Ainda há muito ressentimento em relação a Carlos, pela forma como tratou Diana. Ao contrário de Isabel II, ele nunca inspirou afeto
Charles Tannock antigo eurodeputado do Partido Conservador, europeísta e lusófono convicto
“É natural que as pessoas ainda alimentem muitos ressentimentos em relação a Carlos III, pela forma como tratou Diana. Ao contrário da rainha Isabel II, ele nunca foi uma personalidade que inspirasse grande respeito ou afeto”, afirma à VISÃO Charles Tannock, o psiquiatra que viveu e estudou em Portugal (onde o pai, antigo oficial do Exército britânico, está sepultado) e que foi eurodeputado do Partido Conservador, entre 1999 e 2019. Na opinião deste poliglota, que tem passaporte irlandês e se desfiliou dos tories devido à deriva eurocética e às erráticas políticas de Boris Johnson durante a pandemia, o novo monarca enfrenta enormes desafios, a começar pela própria continuidade da Casa de Windsor: “As pessoas da minha geração ou, digamos, quem tem mais de 55 anos ainda apoiam de forma clara a monarquia. Mas, se olharmos para as sondagens e para as faixas etárias mais jovens, vemos que as coisas são bem diferentes – há uma enorme indiferença.
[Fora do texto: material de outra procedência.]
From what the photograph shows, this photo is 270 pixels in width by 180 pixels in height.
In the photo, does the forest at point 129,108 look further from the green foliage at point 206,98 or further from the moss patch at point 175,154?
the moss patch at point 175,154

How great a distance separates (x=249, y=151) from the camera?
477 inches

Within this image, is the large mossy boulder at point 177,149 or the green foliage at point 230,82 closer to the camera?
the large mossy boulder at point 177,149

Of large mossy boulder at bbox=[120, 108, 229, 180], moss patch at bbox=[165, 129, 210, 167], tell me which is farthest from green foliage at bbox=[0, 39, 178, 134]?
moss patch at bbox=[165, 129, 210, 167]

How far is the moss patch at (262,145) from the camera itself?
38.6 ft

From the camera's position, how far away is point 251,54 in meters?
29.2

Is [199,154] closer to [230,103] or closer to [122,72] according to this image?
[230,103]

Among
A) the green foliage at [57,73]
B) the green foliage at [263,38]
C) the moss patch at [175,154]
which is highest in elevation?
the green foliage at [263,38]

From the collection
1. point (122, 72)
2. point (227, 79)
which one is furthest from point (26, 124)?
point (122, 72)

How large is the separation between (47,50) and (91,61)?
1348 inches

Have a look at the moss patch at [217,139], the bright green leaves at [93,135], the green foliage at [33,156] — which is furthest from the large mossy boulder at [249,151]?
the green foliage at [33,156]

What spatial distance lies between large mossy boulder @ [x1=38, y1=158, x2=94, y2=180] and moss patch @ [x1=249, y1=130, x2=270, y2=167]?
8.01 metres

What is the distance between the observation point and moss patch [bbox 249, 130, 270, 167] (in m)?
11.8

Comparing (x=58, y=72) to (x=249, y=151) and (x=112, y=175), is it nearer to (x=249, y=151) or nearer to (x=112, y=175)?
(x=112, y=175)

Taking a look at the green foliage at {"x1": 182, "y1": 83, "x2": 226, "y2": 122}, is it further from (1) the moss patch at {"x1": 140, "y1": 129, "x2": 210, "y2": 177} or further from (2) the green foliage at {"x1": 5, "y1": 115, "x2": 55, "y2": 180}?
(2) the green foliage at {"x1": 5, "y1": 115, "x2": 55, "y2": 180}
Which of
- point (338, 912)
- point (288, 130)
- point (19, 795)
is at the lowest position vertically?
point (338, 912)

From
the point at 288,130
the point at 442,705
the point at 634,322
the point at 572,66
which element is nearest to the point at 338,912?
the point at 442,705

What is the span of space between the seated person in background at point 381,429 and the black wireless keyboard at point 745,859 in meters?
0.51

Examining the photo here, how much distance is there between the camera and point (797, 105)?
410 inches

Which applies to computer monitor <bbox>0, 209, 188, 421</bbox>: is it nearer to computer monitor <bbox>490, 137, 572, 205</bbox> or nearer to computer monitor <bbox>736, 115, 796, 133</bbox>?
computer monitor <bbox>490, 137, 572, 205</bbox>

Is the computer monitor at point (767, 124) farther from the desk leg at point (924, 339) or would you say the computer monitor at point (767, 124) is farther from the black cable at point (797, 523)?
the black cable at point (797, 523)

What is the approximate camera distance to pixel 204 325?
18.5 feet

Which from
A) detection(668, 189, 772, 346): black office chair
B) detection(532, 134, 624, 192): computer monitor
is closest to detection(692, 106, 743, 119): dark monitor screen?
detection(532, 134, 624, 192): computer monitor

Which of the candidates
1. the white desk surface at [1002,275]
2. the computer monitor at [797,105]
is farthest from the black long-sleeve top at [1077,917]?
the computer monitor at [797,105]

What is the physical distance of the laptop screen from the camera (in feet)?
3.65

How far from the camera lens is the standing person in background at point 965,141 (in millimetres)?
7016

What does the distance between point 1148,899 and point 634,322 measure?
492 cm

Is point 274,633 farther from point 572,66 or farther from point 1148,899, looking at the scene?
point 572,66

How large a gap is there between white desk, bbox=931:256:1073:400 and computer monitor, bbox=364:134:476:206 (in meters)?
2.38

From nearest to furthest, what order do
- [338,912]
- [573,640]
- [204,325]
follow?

Por enquanto, a generalidade dos estudos indica que, no total, perto de 60% da população ainda está a favor do atual regime e que esse número tem vindo a cair nas últimas décadas”, sublinha, num escorreito português, o médico agraciado, há três anos, por Isabel II com a Ordem do Império Britânico. E dá ainda como exemplo o caso das filhas e respetiva prole, completamente alheadas e indiferentes às peripécias monárquicas e à coroação deste sábado.